正文部分
吃“人血饅頭”的良心發現了?居然擔憂起中國提供的國際貸款_風聞
后沙月光-后沙月光官方账号-2022-02-09 07:53
這幾年來,每逢中國有什麼國際性的大事、盛事、喜事,比如2018年9月的“中非論壇峯會”、2019年的“一帶一路”國際合作高峯論壇,西方那些“白蓮花”一定會跳出來,説些不知所云的鬼話,發些陰陽怪氣的報告。不斷用“債務陷阱”概念,試圖離間中國與其它國家的合作關係。

這兩天它們又受了很大刺激,心裏堵得慌, 在那撓牆。於是,又來了……
由美國一手控制的世界銀行剛剛發佈一份報告稱:世界銀行對中國向其它國家提供“秘密”貸款表示擔憂。
這份由美國“金融專家”編撰的報告指責中國的銀行機構(主要是中國進出口銀行和中國開發銀行)作為貸款方,就像上世紀80年代的西方國家一樣貪婪,債務“實體”實際上並沒有得到中國的債務豁免,只是被延期支付而已,高負債問題沒有得到任何解決。在疫情之初獲得債務減免資格的73個國家有一半以上至今仍遭受財務困難。

列表条目
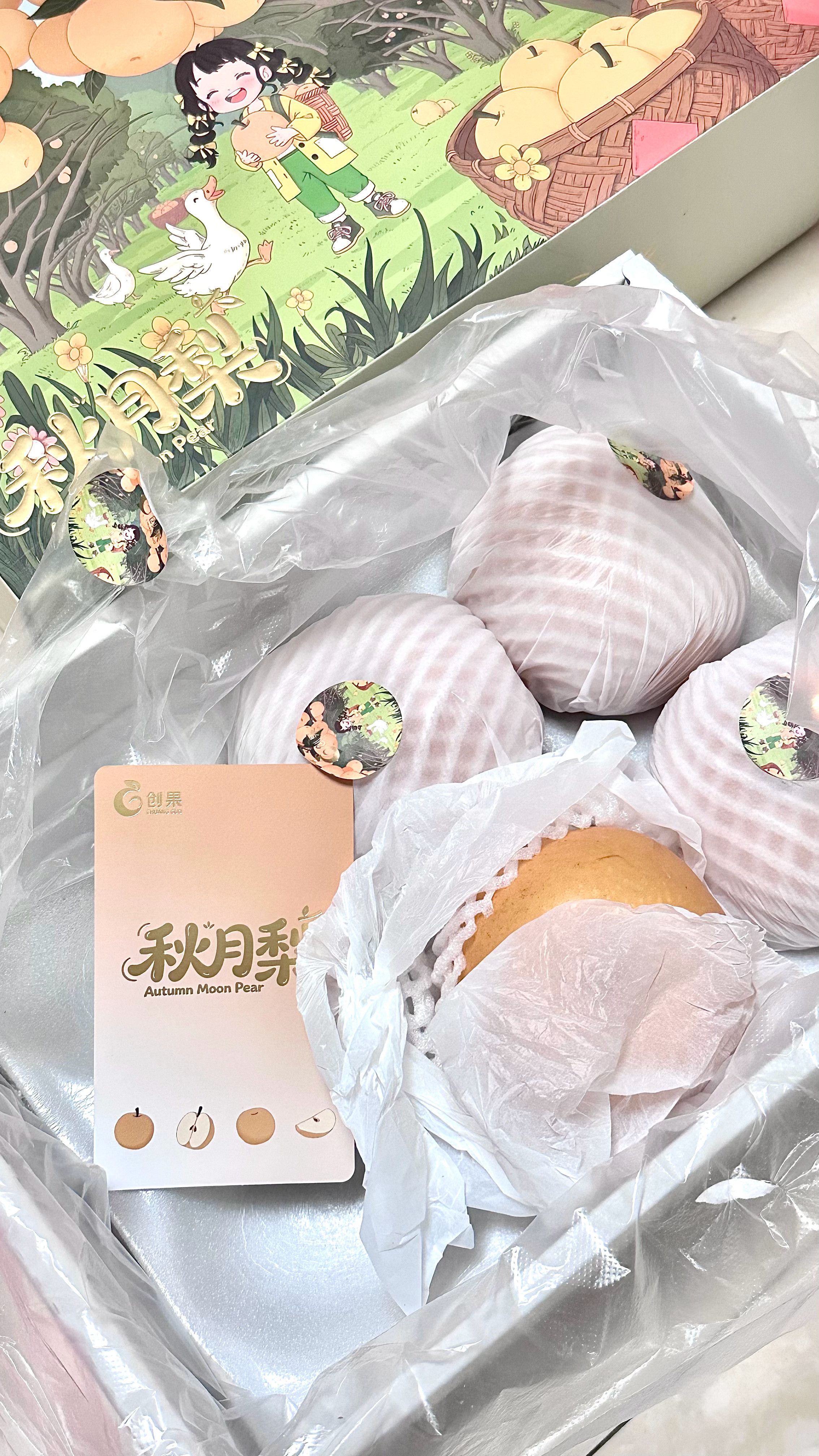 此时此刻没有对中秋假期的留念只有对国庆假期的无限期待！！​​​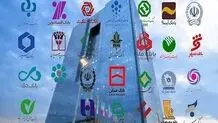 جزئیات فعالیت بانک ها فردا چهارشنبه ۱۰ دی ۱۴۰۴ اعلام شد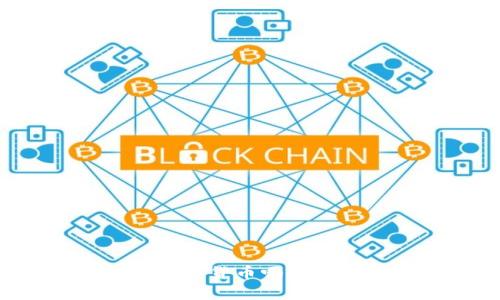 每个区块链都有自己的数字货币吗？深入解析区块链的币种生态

...

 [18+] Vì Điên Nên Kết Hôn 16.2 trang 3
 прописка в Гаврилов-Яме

所需操作 A
请逐字抄录正文中从“這兩天它們又受了很大刺激,心裏堵得慌, 在那撓牆。於是,又來了……”到“一半以上至今仍遭受財務困難。”的部分。
所需操作 B
能否用两句话概括正文?
上面的列表取自另一来源。

任务结果 A
這兩天它們又受了很大刺激,心裏堵得慌, 在那撓牆。於是,又來了……
由美國一手控制的世界銀行剛剛發佈一份報告稱:世界銀行對中國向其它國家提供“秘密”貸款表示擔憂。
這份由美國“金融專家”編撰的報告指責中國的銀行機構(主要是中國進出口銀行和中國開發銀行)作為貸款方,就像上世紀80年代的西方國家一樣貪婪,債務“實體”實際上並沒有得到中國的債務豁免,只是被延期支付而已,高負債問題沒有得到任何解決。在疫情之初獲得債務減免資格的73個國家有一半以上至今仍遭受財務困難。

任务结果 B
正文称,每逢中国举办国际性大事,西方就会用“债务陷阱”的概念试图离间中国与其他国家的合作关系。美国控制的世界银行新发布一份报告,对中国向其他国家提供“秘密”贷款表示担忧,指责中国的银行机构只让债务延期而未予豁免,高负债问题没有得到解决。